According to a different embodiment of the invention, to which Figures 6 and 7 refer, the burner assemblies 15 comprise lance injectors 120 set up to inject primary fuel and inert fluid (or a mixture of the two) and does not have lines and nozzles for the injection of a secondary fuel. In this case, in particular, each lance injector 120 comprises a tubular body 150, which extends along an axis A' and has an empty axial through cavity 151. The tubular body 151 houses an internal supply line 158 that is fluidically coupled with the lance supply line 12 through a connector 159 to receive primary fuel, inert fluid or a mixture of primary fuel and inert fluid, according to the settings of the first lance regulator 30 determined according to the operating conditions of the gas turbine unit 1. If necessary, the axial cavity 151 may be used to allow the passage of cooling air, in particular for the purpose of avoiding overheating of the tubular body 151 close to the flame region.

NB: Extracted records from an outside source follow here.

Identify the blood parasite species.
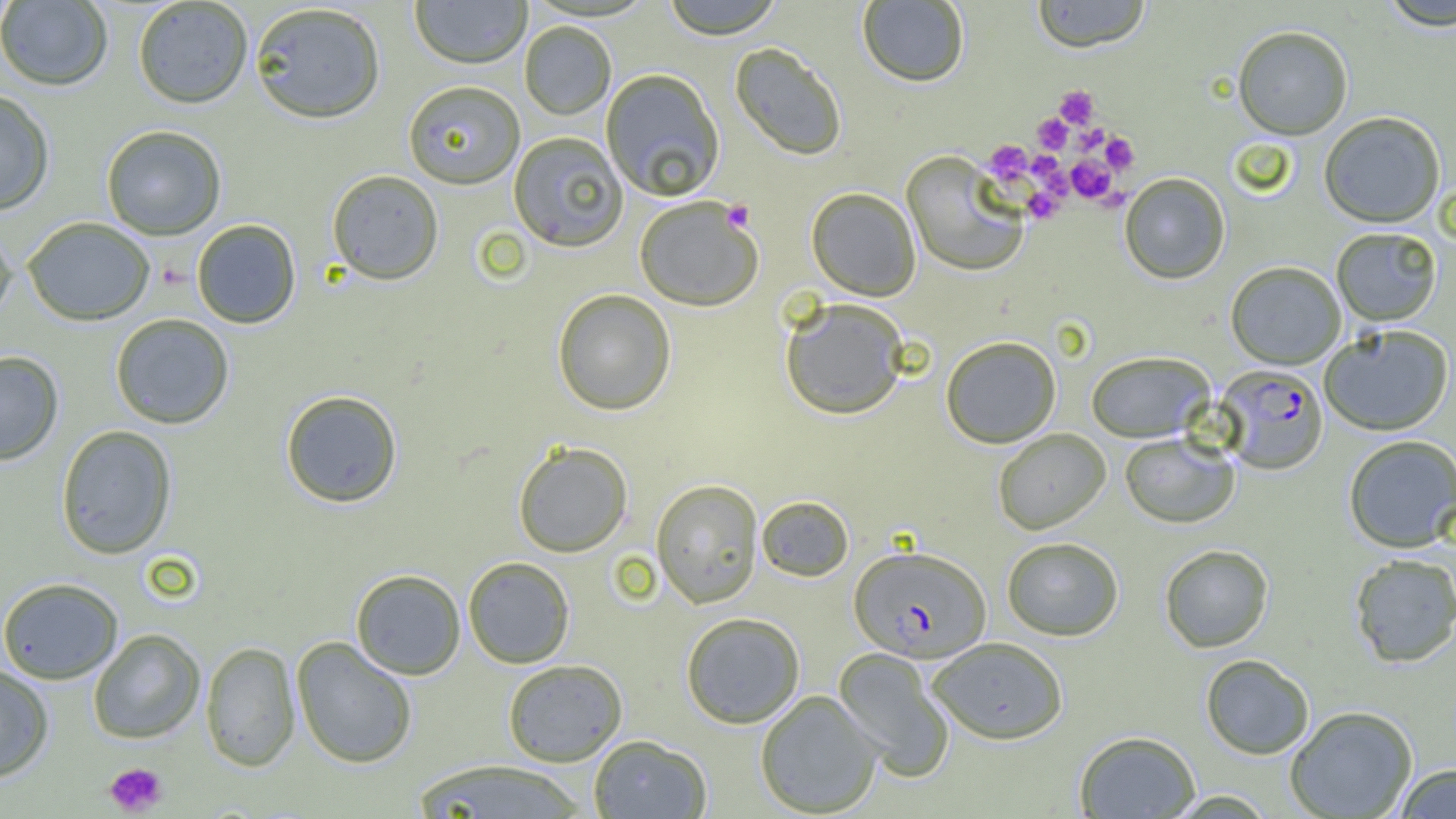

Plasmodium falciparum.

Approximate bounding boxes as named x1/y1/x2/y2 corners in pixels. Platelet locations: (x1=1054, y1=85, x2=1100, y2=128), (x1=1033, y1=113, x2=1071, y2=153), (x1=1074, y1=123, x2=1108, y2=155), (x1=1101, y1=131, x2=1138, y2=174), (x1=984, y1=140, x2=1032, y2=183), (x1=1030, y1=151, x2=1065, y2=184), (x1=1067, y1=155, x2=1114, y2=203), (x1=1024, y1=186, x2=1066, y2=223), (x1=721, y1=199, x2=756, y2=232), (x1=104, y1=762, x2=168, y2=816). Uninfected red blood cell locations: (x1=410, y1=0, x2=531, y2=69), (x1=660, y1=0, x2=785, y2=39), (x1=1031, y1=0, x2=1151, y2=52), (x1=0, y1=1, x2=113, y2=91), (x1=132, y1=1, x2=254, y2=109), (x1=857, y1=1, x2=970, y2=88), (x1=1378, y1=1, x2=1456, y2=32), (x1=249, y1=3, x2=386, y2=124), (x1=519, y1=21, x2=616, y2=120), (x1=1232, y1=27, x2=1353, y2=141), (x1=729, y1=43, x2=847, y2=162), (x1=600, y1=68, x2=725, y2=202), (x1=403, y1=80, x2=525, y2=189), (x1=0, y1=88, x2=55, y2=215), (x1=1319, y1=113, x2=1445, y2=229), (x1=101, y1=124, x2=227, y2=240), (x1=507, y1=131, x2=628, y2=252), (x1=901, y1=152, x2=1030, y2=278), (x1=327, y1=169, x2=444, y2=285), (x1=1119, y1=174, x2=1230, y2=285), (x1=806, y1=187, x2=921, y2=302), (x1=633, y1=196, x2=764, y2=312), (x1=22, y1=217, x2=155, y2=326), (x1=191, y1=219, x2=301, y2=329), (x1=0, y1=222, x2=17, y2=327), (x1=1331, y1=228, x2=1442, y2=327), (x1=1226, y1=262, x2=1346, y2=370), (x1=551, y1=288, x2=677, y2=416), (x1=779, y1=297, x2=911, y2=421), (x1=109, y1=314, x2=235, y2=429), (x1=1320, y1=326, x2=1454, y2=437), (x1=940, y1=336, x2=1062, y2=449), (x1=0, y1=350, x2=64, y2=465), (x1=1086, y1=352, x2=1215, y2=443), (x1=280, y1=389, x2=403, y2=508), (x1=55, y1=425, x2=177, y2=559), (x1=993, y1=429, x2=1111, y2=534), (x1=1120, y1=433, x2=1239, y2=529), (x1=1343, y1=435, x2=1456, y2=553), (x1=512, y1=441, x2=633, y2=557), (x1=651, y1=478, x2=763, y2=608), (x1=756, y1=495, x2=854, y2=582), (x1=1001, y1=537, x2=1124, y2=641), (x1=1159, y1=544, x2=1273, y2=653), (x1=1349, y1=554, x2=1456, y2=668), (x1=463, y1=556, x2=575, y2=668), (x1=350, y1=568, x2=466, y2=680), (x1=0, y1=577, x2=124, y2=684), (x1=680, y1=611, x2=805, y2=729), (x1=88, y1=629, x2=205, y2=744), (x1=291, y1=636, x2=417, y2=769), (x1=927, y1=637, x2=1068, y2=744), (x1=201, y1=641, x2=300, y2=772), (x1=833, y1=648, x2=954, y2=781), (x1=1200, y1=654, x2=1314, y2=760), (x1=502, y1=659, x2=627, y2=766), (x1=0, y1=664, x2=54, y2=782), (x1=755, y1=690, x2=883, y2=817), (x1=1285, y1=706, x2=1418, y2=819), (x1=1074, y1=730, x2=1200, y2=818), (x1=588, y1=734, x2=712, y2=818), (x1=411, y1=760, x2=592, y2=818), (x1=1392, y1=764, x2=1456, y2=818), (x1=1165, y1=790, x2=1278, y2=818). Plasmodium falciparum-infected red blood cell locations: (x1=1215, y1=365, x2=1328, y2=476), (x1=849, y1=546, x2=991, y2=663). One field of a larger specimen. Optical microscopy. Captured at 1000x magnification. Image is 1456×819 pixels. Thin blood film.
Identify the parasite.
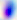
Toxoplasma gondii.

Photomicrograph. Captured at 400x magnification.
Comment on the morphology of the erythrocytes.
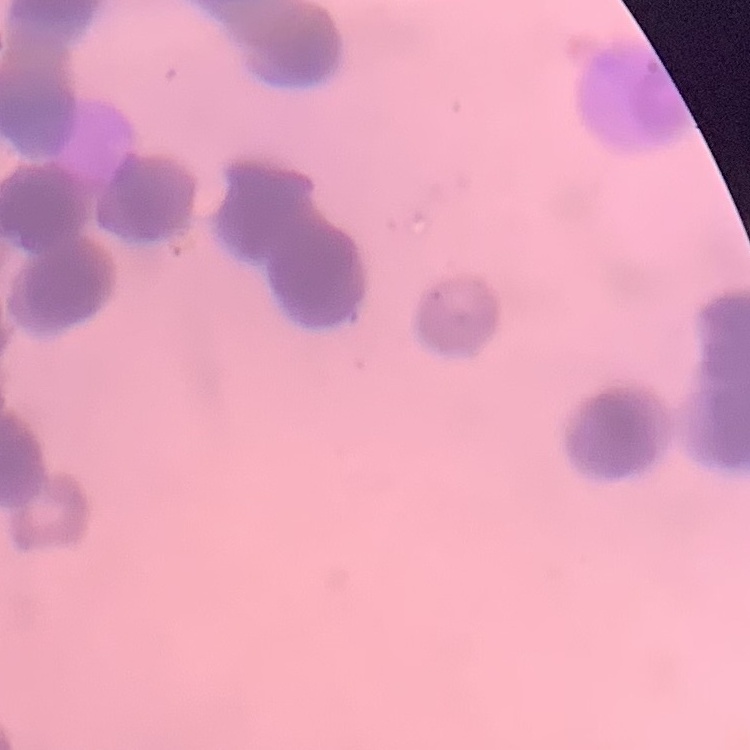

Rouleaux formation.

{
  "stain": "Field's or Giemsa",
  "preparation": "thin peripheral smear",
  "image_type": "square crop of a larger photomicrograph"
}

Peripheral nozzles 160 arranged in a ring around axis A' enable injection into the combustion chamber 2 of the fluid flow received through the internal supply line 158. In particular, the peripheral nozzles 160 are shaped so as to generate a diffusion flame in the combustion chamber 2 when the fluid flow determined by the first lance regulator 30 contains a fuel fraction. With respect to the scheme shown in Figure 2, with the lance injectors 120, the second fuel supply line 11, the secondary regulating valve 28 and the second lance regulator 31 are superfluous and can be omitted.

Finally, it is clear that modifications and variants can be made with respect to the described gas turbine unit and method without departing from the scope of the present invention, as defined in the appended claims.